__Passage shown__

━━━━━━━━

Archibald Clerk (1813–1887) was a minister of the established Church of Scotland and one of the leading Gaelic scholars of the Victorian era.

==Biography==
Archibald Clerk was the elder son of Duncan Clerk, a farmer on the Argyll island of Lismore and his wife Margaret Carmichael. Admitted to Glasgow University at the age of 13, Clerk studied the Classics and was licensed as a minister in 1835, aged 22.

He became Assistant Minister at St Columba’s Kirk in Glasgow under the guidance of The Rev Norman MacLeod (1783-1862) otherwise known as Caraid nan Gaidheal, a leading member of the Gaelic intelligencia. Clerk married MacLeod’s daughter, Jessie, in 1840 and together they had eleven children.

He became Minister of Acharacle in 1838 before moving to Duirinish on the Island of Skye in 1840 where he wrote that parish’s entry in the New Statistical Account of Scotland of 1845.

━━━━━━━━

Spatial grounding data

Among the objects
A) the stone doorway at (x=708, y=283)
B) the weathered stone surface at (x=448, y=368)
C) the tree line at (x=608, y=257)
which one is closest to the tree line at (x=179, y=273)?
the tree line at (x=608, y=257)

━━━━━━━━

__Activity list__
[1] From the passage on Archibald Clerk, reproduce the stretch from "He became Assistant" through "had eleven children." word for word.
[2] Name every person mentioned by name in the passage on Archibald Clerk, counting each person only once.
[3] Answer these questions using the passage on Archibald Clerk:
(a) At what age was Clerk admitted to Glasgow University?
(b) In what year did Clerk marry Jessie?
(c) Which parish's entry did Clerk write for the New Statistical Account of Scotland?

__Completed exercise__
[1]
He became Assistant Minister at St Columba’s Kirk in Glasgow under the guidance of The Rev Norman MacLeod (1783-1862) otherwise known as Caraid nan Gaidheal, a leading member of the Gaelic intelligencia. Clerk married MacLeod’s daughter, Jessie, in 1840 and together they had eleven children.

[2]
Archibald Clerk
Duncan Clerk
Margaret Carmichael
Norman MacLeod
Jessie

[3]
(a) 13
(b) 1840
(c) Duirinish